When T2 is validated, it still carries $V_{\text{read}}(\text{bal:kwame}) = \langle 120, 3\rangle$ , but the current version is now $\langle B, 0\rangle$ . Since $V_{\text{current}} \neq V_{\text{read}}$ , T2 is tagged MVCC_READ_CONFLICT and its write set is discarded.

This is Fabric’s optimistic concurrency i.e do parallel speculative execution, then reject stale writers deterministically at commit.

Mitigation patterns

Conflicts are not exactly a client problem in the sense that retries alone do not fix throughput collapse under contention.

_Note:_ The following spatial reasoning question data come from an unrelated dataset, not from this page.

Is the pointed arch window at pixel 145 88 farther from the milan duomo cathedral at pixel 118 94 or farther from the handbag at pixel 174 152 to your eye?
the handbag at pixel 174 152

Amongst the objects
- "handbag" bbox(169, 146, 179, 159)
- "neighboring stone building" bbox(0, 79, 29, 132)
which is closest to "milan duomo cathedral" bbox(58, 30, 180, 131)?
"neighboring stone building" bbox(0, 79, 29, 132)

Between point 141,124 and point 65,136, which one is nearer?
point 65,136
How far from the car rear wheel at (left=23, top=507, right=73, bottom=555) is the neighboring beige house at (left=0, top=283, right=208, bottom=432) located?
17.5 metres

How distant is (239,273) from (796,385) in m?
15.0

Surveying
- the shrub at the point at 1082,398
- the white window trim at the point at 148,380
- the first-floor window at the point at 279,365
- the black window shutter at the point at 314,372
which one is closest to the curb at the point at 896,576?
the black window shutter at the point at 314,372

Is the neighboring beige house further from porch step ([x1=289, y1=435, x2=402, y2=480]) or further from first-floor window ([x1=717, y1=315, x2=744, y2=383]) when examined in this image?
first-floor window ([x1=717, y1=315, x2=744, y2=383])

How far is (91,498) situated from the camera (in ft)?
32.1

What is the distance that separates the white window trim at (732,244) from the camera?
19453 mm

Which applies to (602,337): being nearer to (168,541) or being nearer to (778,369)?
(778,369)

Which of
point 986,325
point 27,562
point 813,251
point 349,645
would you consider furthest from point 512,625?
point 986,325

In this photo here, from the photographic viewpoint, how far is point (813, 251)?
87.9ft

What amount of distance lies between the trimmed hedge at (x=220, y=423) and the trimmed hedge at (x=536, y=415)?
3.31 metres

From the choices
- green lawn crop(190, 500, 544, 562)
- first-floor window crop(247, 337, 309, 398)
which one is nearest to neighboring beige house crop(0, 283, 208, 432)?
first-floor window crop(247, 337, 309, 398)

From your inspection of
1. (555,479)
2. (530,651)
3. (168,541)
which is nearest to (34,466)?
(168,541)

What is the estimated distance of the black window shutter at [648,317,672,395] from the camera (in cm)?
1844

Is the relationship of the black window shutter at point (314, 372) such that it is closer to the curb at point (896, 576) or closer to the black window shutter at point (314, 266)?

The lever you control is the shape of your state updates, how many transactions must read the same keys (or ranges) to compute their writes.

Delta and append-only models

If your application is doing read, modify, write on a hot key (bal:kwame), you are forcing all writers for that account into a single version chain, and MVCC will reject stale writers. The scalable alternative is to stop updating a single aggregate key as the primary write path.

One approach is append-only deltas. Instead of writing bal:kwame directly, each transfer writes an immutable entry like delta:kwame:<txid> = -60 and delta:barma:<txid> = +60. These keys are naturally non-conflicting because they are unique per transaction. Aggregation into balances then becomes a read-time fold or, more commonly, an off-chain materialization step. The trade is you reduce MVCC contention on writes and push complexity into aggregation.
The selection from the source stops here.